MORC: A manycore-oriented compressed cache

Cache compression has largely focused on improving single-stream application performance. In contrast, this work proposes utilizing cache compression to improve application throughput for manycore processors while potentially harming single-stream performance. The growing interest in throughput-oriented manycore architectures and widening disparity between on-chip resources and off-chip bandwidth motivate re-evaluation of utilizing costly compression to conserve off-chip memory bandwidth. This work proposes MORC, a Many-core ORiented Compressed Cache architecture that compresses hundreds of cache lines together to maximize compression ratio. By looking across cache lines, MORC is able to achieve compression ratios beyond compression schemes which only compress within a single cache line. MORC utilizes a novel log-based cache organization which selects cache lines that are filled into the cache close in time as candidates to compress together.

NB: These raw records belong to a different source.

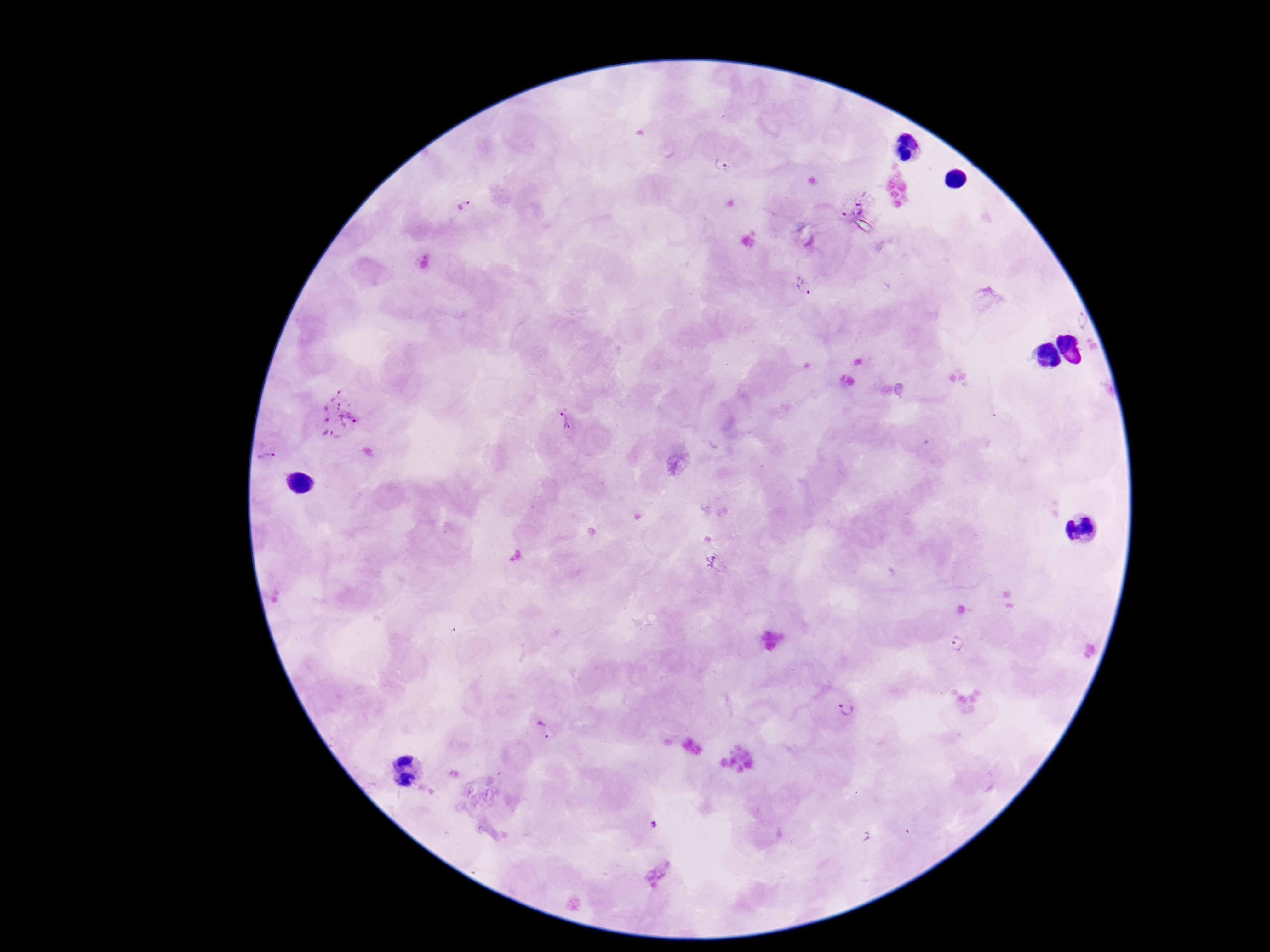

Approximate object centers, in pixels from the top-left corner.
Summary:
  - Plasmodium parasite locations: (x=724, y=166), (x=855, y=205), (x=464, y=206), (x=805, y=289), (x=336, y=415), (x=564, y=420), (x=269, y=456), (x=958, y=643), (x=847, y=709), (x=544, y=729), (x=653, y=825)
  - Capture: smartphone camera through the microscope eyepiece
  - Patient malaria status: infected
  - Magnification: 100x
  - Preparation: thick peripheral-blood smear
  - Field of view: single
  - Stain: Giemsa
  - Image size: 1270×952 pixels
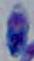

The proposed design not only compresses cache data, but also cache tags together to further save storage. Future manycore processors will likely have reduced cache sizes and less bandwidth per core than current multicore processors. We evaluate MORC on such future many-core processors utilizing the SPEC2006 benchmark suite. We find that MORC offers 37% more throughput than uncompressed caches and 17% more throughput than the next best cache compression scheme, while simultaneously reducing 17% of memory system energy compared to uncompressed caches.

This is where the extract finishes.